All teams involved in the marketing value chain should participate in determining risk areas and their relative importance.
Risk-to-own criteria might include the total cost of ownership, technical debt, and time consumption.
Risk-to-buy criteria might include the total cost of ownership, compatibility with other tools, and availability of tested solutions.
Organizations may elect to have as many or as few criteria as they think are necessary and vote on the appropriate weights of each.

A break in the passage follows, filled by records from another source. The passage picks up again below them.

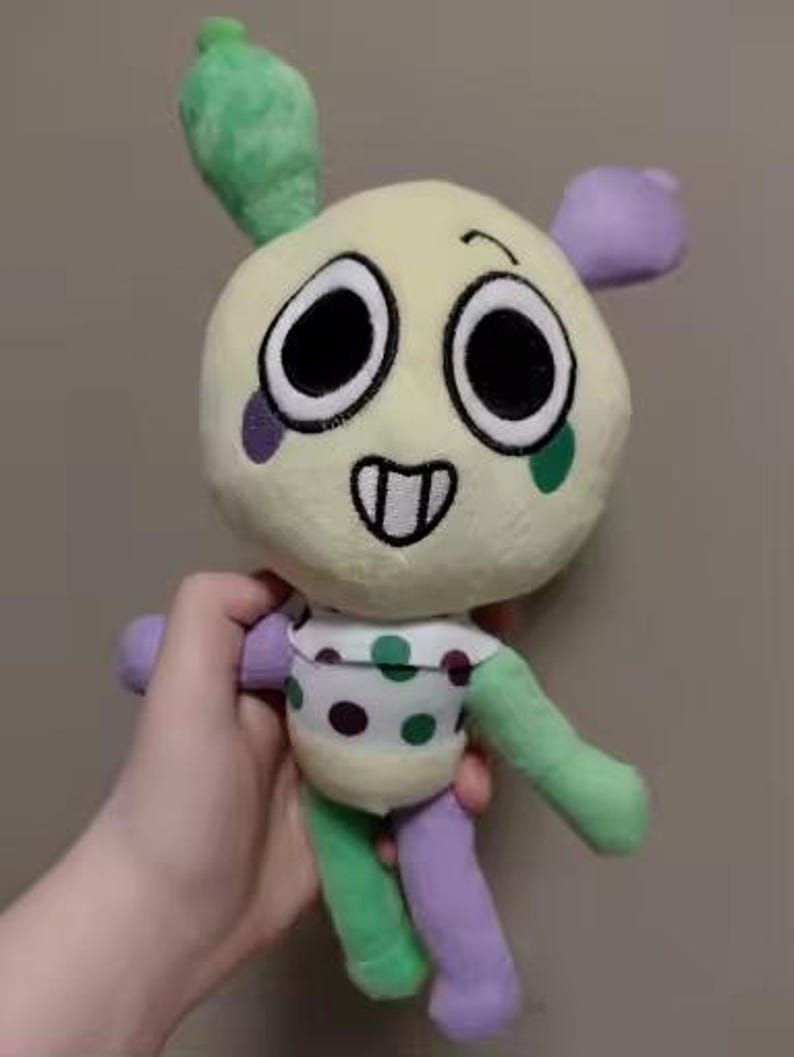 May include: A plush toy with a round, cream-colored head, large black eyes, and a smiling mouth. It has green and purple limbs, a green top, and a polka-dotted torso. The toy is held in a hand.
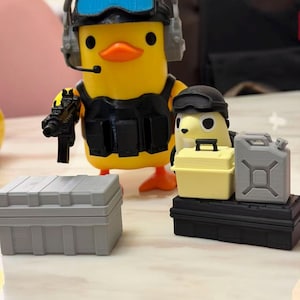 May include: A yellow duck figurine wearing a black tactical vest, headset, and holding a toy gun. A smaller duck figurine is also present, along with gray and yellow storage containers and a gray fuel canister.
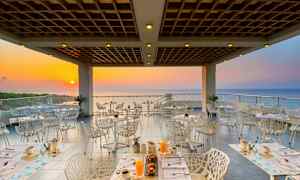 En restaurant med udsigt til havet ved solnedgang. (AI-genereret tekst)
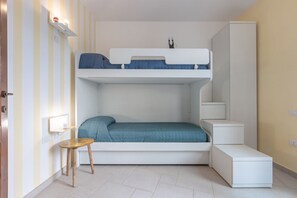 A bunk bed room with a desk and chair, a small stool, and a cabinet.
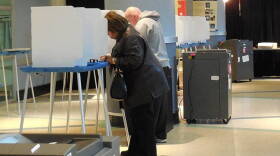 Voters fill out their ballots at the Children's Museum of Indianapolis Tuesday morning.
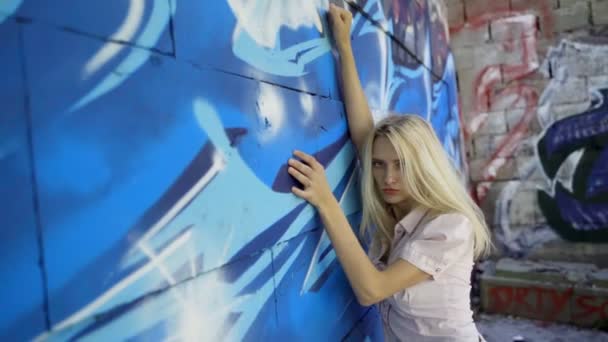 Menina Loira Posando Contra Fundo Uma Parede Com Grafitti Sessão — Vídeo de Stock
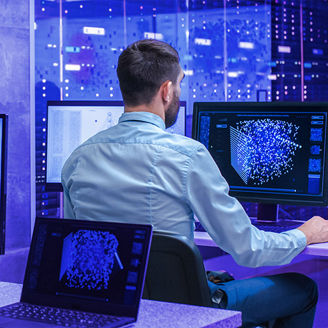 A man is working by using a multiple computer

Once stakeholders from Marketing and Digital IT have completed value and risk assessments of technical competencies in the context of their priority digital experiences, a completed scorecard might look like this:
Streamlining the Build vs. Buy Decision
Cross-functional scorecards are useful to the CMO because they streamline decision-making around one of the most critical and complex decisions an organization can make. The choice to build technology should not be made lightly. One should only decide to build if the strategic value is compelling, and the risk to buy is daunting.
Using the Proper Evaluation Criteria to Grow
Let’s say a CMO has bought into this approach and has agreed with Digital IT to configure its core competencies with external solutions. How does one go about determining which in-market technology will meet a complex enterprise’s nebulous and evolving needs?

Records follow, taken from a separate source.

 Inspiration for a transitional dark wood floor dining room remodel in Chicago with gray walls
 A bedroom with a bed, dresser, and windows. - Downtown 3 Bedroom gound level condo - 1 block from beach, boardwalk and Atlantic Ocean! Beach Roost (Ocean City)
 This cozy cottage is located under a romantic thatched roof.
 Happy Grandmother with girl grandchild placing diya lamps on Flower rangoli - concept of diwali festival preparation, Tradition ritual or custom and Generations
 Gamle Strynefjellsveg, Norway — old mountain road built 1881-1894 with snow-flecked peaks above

Before getting into the weeds, the CMO and Digital IT must align around a handful of governing theses to guide their pursuit.
The critical criteria for technology that cross-functional teams should prioritize:
Efficiency & Accessibility
Pursue vendor solutions that seamlessly combine multiple aspects of the marketing value chain. Use the marketing value chain to foster collaboration across Digital IT teams.
Control of Data
Elevating flexibility as the primary criterion for data processes will encourage team members to work cross-functionally not because it’s encouraged from on high but because it flows naturally from initiatives inspired by data.

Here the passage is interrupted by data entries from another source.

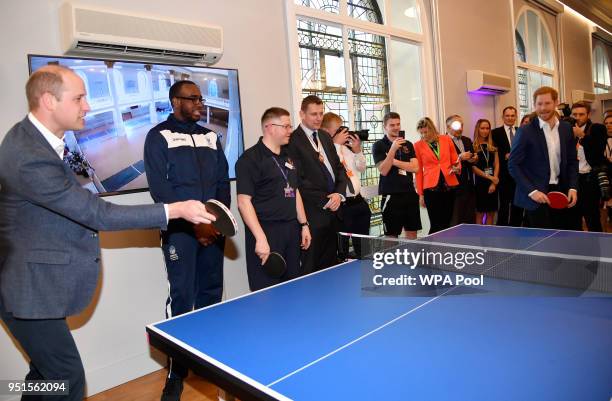 Prince William, Duke of Cambridge and Prince Harry play table tennis as they attend the opening of the Greenhouse Sports Centre on April 26, 2018 in...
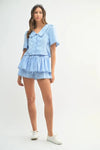 Playful front view of the model wearing the sky blue set, perfect for warm weather style and casual charm.
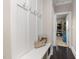 Hallway featuring a built-in bench and coat rack with a view into a playroom at 175 Lockamy Ln, Youngsville, NC 27596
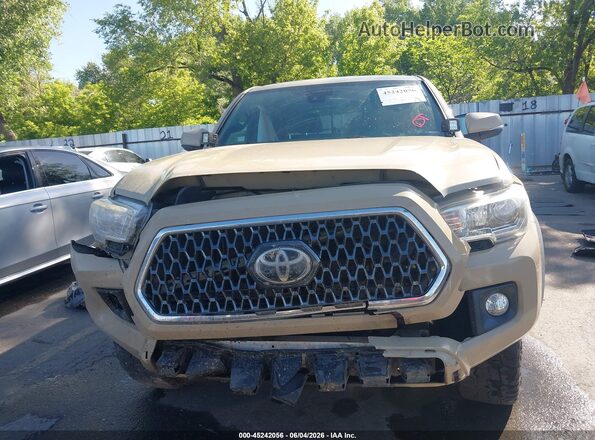 3TMCZ5AN4KM246303 2019 TOYOTA TACOMA Beige Widok wnętrza z tyłu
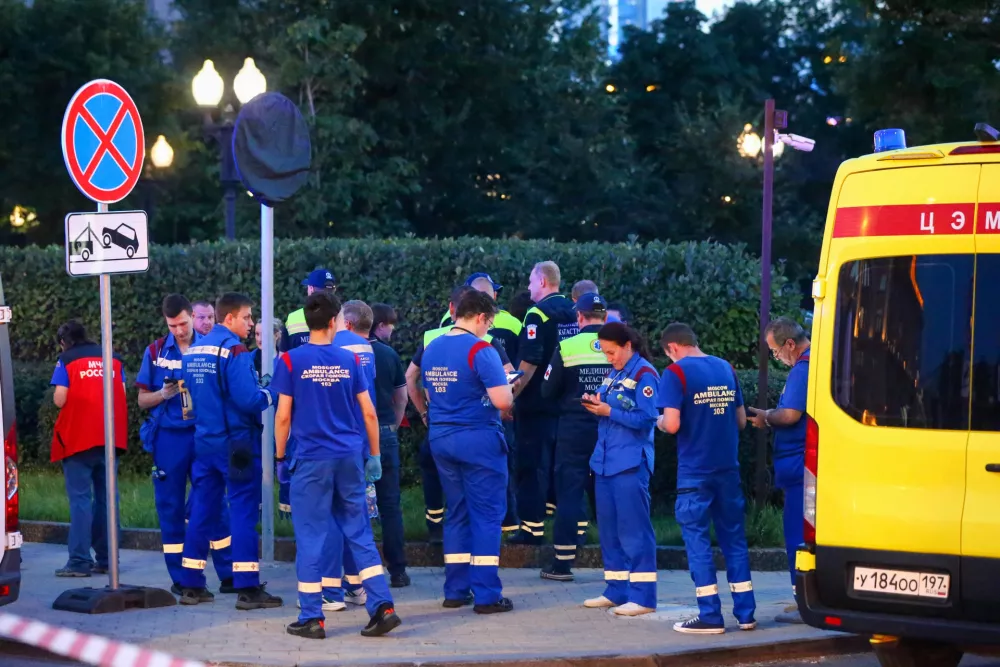 Paramedics gather near a deadly ​explosion at ​a ​restaurant in Moscow, Saturday, Aug. 1, 2026. (Sergei Vedyashkin/Moscow News Agency via AP)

Collaborativeness of User Workflow
New technology can’t just be an attractive user interface for a marketer alone. It needs to be a value add for Digital IT teams by connecting into their workflows.
Enablement of Homegrown Investments
New technology should not only introduce new capabilities for immediate use but promote in-house capabilities already in development. This should be an off-the-shelf requirement from a vendor solution because Digital IT teams want extensible platforms that can be built upon and can integrate with other pre-existing systems.
Mitigation of Vendor Lock-in Risk
New technology shouldn’t create dependence or commitment to a marketing cloud stack as a prerequisite for success. Seek out tools that integrate with everything and boast a compelling business case. The former will provide ongoing flexibility to mix and match capabilities; the latter adds long-term value without creating dependency on outside solutions.
Quality of Vendor Customer Success Team
New technology providers should offer talented resources that are affordable and available to train users of any functional or technical orientation.
In conclusion, digital transformation elevates both Marketing and Digital IT teams by using their competitive advantages to increase marketing efficacy. Only a strong partnership can enable the cross-functional teams required for digital marketing to make key technology decisions to lead the transformation effort. Many large enterprises stall in their digital transformation journey simply because they devote Digital IT resources to the wrong competencies and activities.
The modern CMO can drive leadership in this process by communicating a clear vision, assembling the marketing value chain, and partnering with Digital IT to co-determine which marketing technology truly supports the enterprise’s primary digital experiences.